Les écoles primaires mettent en place un programme intensif pour tous les nouveaux arrivants non anglophones et ainsi les enfants apprennent l’anglais très rapidement. Malgré les difficultés liées à la dyslexie, leur fils a réussi à devenir bilingue en 2 ans.

Il n’a pas été complique d’inscrire les enfants à l’école car ils étaient en visa sponsorisé. Par contre ça leur a coûtait plus cher, voire très cher. Lorsque Catherine et sa famille sont passés en résidence permanente, ils n’ont plus eu a payé. D’ailleurs, le gouvernement australien leur a même remboursé le montant au prorata des jours restant de l’année en cours.

Bilan de l’expatriation de Catherine

Suite à l’obtention de la résidence permanente ils ont pu trouver un travail en CDI, ne plus payer l’école des enfants, et ont pu prétendre a de nombreux droits comme la sécurité sociale australienne, pouvoir acheter une maison, etc…

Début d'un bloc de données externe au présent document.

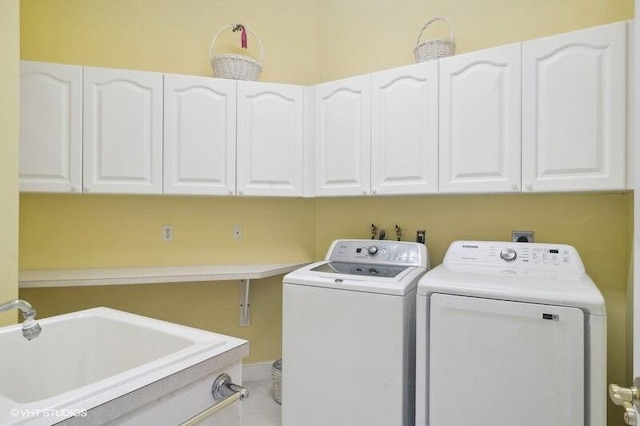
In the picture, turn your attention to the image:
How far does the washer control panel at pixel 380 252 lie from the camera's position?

Socialement, il est difficile d’avoir beaucoup d’amis et parfois on se sent un peu isolé. Il est plus simple pour les enfants de s’intégrer grâce à l’école.

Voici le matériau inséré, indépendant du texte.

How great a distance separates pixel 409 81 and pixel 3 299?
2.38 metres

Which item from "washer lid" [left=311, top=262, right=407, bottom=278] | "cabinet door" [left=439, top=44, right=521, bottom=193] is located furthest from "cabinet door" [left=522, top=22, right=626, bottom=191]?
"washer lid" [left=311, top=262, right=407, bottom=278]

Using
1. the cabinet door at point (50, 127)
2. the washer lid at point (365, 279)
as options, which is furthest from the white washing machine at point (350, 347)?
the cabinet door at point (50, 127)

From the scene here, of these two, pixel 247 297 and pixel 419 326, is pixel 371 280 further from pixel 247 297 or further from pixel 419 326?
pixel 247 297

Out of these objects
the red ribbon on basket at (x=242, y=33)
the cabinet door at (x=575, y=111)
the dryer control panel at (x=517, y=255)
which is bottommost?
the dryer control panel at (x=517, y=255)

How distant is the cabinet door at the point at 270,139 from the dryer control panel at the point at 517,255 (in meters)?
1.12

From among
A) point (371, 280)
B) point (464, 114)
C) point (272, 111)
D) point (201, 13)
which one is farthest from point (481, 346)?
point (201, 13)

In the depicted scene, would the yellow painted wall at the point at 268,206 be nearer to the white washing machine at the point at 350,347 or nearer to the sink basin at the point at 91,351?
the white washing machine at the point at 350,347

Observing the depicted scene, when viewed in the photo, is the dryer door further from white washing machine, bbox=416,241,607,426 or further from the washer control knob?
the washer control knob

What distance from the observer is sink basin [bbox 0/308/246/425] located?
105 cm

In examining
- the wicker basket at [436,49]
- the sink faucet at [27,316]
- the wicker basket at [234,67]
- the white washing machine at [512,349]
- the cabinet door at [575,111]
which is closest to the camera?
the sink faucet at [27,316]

Il peut être difficile de prendre ses marques au début. Il faut d’abord découvrir les us et coutumes australiens. Il y a également beaucoup de français installés en Australie qui permettent de se faire des connaissances et donc de s’intégrer. Il a fallu à Catherine et sa famille deux bonnes années pour se sentir vraiment chez eux. Malgré tout ils se sentent toujours plus Français qu’australien, même s’ils ont désormais la nationalité.

Ils rentrent tous les ans en France en juillet quand c’est l’été en Europe et l’hiver à Sydney. Plus ils rentrent en France plus Catherine ressent le décalage entre les deux pays et plus elle veut rester en Australie. Maintenant qu’ils ont gouté à un autre style de vie un retour en France n’est plus envisageable… 

Si c’était à refaire, Catherine n’hésiterait pas une seconde !

Quelques conseils pour les futurs expatriés

Ne pas arriver ici en pays conquis. Il faut rester humble, prendre le temps de découvrir les richesses qu’offre ce pays (mais ceci est valable partout dans le monde !). Il faut aussi perdre la mauvaise habitude de tout critiquer qui empêche de s’ouvrir et savourer. 

Si on souhaite venir définitivement en Australie, il faut s’accrocher à ses rêves, ne pas baisser les bras. Même quand c’est difficile et qu’on en voit pas le bout. L’Australie se mérite, et « impossible » n’est pas Français alors soyez persévérant, ça en vaut la peine !

Si vous venez avec des enfants, ne cherchez pas à en faire trop pour qu’ils apprennent l’anglais. Le fait d’être baigné dans l’anglais toute la journée à l’école est suffisant pour qu’ils deviennent bilingues. Au contraire, il faut tout faire pour conserver le français qui s’oublie très vite : radio en français, TV en Français, parler français à la maison…

Être prêt à réduire son niveau de vie ou à changer de métier pour rester ici car d’autres choses viendront compenser. Et ici il n’y a pas besoin de dépenser de l’argent pour s’amuser; une balade dans le bush, une après-midi plage, un barbecue entre amis… ces choses simples vous suffiront croyez moi !

NB : Catherine et sa famille ont immigré en Australie en 2011 – Ainsi les démarches et conditions de visas ont évoluées depuis. Nous vous conseillons de visiter le site de l’immigration australienne pour évaluer votre situation.